Cube Escape: The Lake

Cube Escape: The Lake - Flash, Android, iOS, Windows, Mac OSX (2015)


This entry is part 2 of 4 in the series Cube Escape

Cube Escape: The Lake starts you right off in the in-universe Rusty Lake, playing an internally unidentified character attending the facilities of “Rusty Lake Mental Health (And Fishing).”  Compared to Seasons, The Lake is much smaller, with barely ten minutes of gameplay even at best. There’s little plot outside of the aforementioned fishing, even if that turns out about as strangely as you’d expect after Seasons.  You catch a fish and cut it open only for a tree to grow from its remains. After you learn that your character wants to cut open every one of their catches, they pull up blackened, human corpse and the game waits for you to do the same. When you do, its face flashes on the back of its head, and a soon-to-be familiar, static sound effect plays at you as you dig a key out of its back.  The shadow-corpse eventually comes back to you for revenge, and with little more context than that.  The ending is incredibly abrupt, and leaves with a strong sense of “What just happened?”  The game is the smallest in the series and is heavily repetitive, mostly focused on the fishing. No wonder Rusty Lake insists the game was released second, as it would make a terrible first impression.
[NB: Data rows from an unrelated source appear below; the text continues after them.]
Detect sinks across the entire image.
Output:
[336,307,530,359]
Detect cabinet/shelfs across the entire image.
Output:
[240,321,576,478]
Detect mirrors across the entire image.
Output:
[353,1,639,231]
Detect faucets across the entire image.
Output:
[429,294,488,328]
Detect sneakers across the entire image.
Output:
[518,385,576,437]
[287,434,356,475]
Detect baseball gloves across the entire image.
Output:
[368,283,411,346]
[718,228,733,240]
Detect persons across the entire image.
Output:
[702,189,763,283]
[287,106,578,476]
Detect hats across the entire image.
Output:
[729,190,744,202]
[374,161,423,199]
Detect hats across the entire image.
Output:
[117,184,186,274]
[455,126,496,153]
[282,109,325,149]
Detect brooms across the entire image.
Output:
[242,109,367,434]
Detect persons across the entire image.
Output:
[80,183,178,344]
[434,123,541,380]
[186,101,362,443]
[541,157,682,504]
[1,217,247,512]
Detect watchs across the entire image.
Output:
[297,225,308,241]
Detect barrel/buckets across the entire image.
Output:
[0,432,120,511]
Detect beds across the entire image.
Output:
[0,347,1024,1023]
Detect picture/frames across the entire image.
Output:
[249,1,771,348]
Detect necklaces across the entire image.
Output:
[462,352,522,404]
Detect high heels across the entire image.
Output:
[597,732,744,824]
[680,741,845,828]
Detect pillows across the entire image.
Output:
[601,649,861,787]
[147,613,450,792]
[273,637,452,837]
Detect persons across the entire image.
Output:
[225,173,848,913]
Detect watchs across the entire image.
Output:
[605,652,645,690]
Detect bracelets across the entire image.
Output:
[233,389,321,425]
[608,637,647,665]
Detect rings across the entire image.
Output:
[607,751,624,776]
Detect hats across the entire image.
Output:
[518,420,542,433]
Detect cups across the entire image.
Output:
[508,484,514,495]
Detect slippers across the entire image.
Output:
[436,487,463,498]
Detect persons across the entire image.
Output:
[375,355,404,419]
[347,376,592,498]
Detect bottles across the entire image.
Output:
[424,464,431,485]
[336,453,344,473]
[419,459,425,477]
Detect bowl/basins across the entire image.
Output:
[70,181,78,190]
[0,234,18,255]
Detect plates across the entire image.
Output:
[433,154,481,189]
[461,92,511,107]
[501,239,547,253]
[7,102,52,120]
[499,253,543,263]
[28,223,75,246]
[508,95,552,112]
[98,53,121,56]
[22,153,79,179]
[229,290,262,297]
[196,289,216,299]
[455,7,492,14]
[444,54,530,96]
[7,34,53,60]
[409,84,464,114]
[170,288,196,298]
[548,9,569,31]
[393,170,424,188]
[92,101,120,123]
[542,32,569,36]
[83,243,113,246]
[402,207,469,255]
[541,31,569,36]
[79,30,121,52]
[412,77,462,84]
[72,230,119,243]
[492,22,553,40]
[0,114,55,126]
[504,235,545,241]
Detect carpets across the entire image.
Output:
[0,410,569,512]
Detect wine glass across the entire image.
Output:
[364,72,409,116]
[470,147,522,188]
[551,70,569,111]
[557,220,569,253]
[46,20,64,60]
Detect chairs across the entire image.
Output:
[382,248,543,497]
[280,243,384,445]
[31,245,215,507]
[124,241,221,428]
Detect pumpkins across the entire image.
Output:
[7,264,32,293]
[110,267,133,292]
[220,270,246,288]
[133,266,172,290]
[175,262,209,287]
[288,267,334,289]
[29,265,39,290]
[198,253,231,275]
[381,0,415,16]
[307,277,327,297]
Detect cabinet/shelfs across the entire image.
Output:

The Lake more-or-less relied on a special connection to Seasons for substance (remember, the games were released almost simultaneously). If you search thoroughly, you’ll discover a lockbox that can only be opened with a password from Seasons. The original Flash game even breaks the fourth wall to tell you how to do it.  Unlocking the box gives you the tool you need to get an equally brief, alternate ending.  It’s hard to say which order to actually play the two games. One downside to playing Seasons first is that it’s far too easy to get The Lake‘s alternate ending by mistake, even though the alternate ending doesn’t make sense without context from the original ending! The Lake is so sparse that one wonders if the game was created just to house the crossover ending gimmick, and since the endings are only seconds long, it does little to redeem the rest of the experience.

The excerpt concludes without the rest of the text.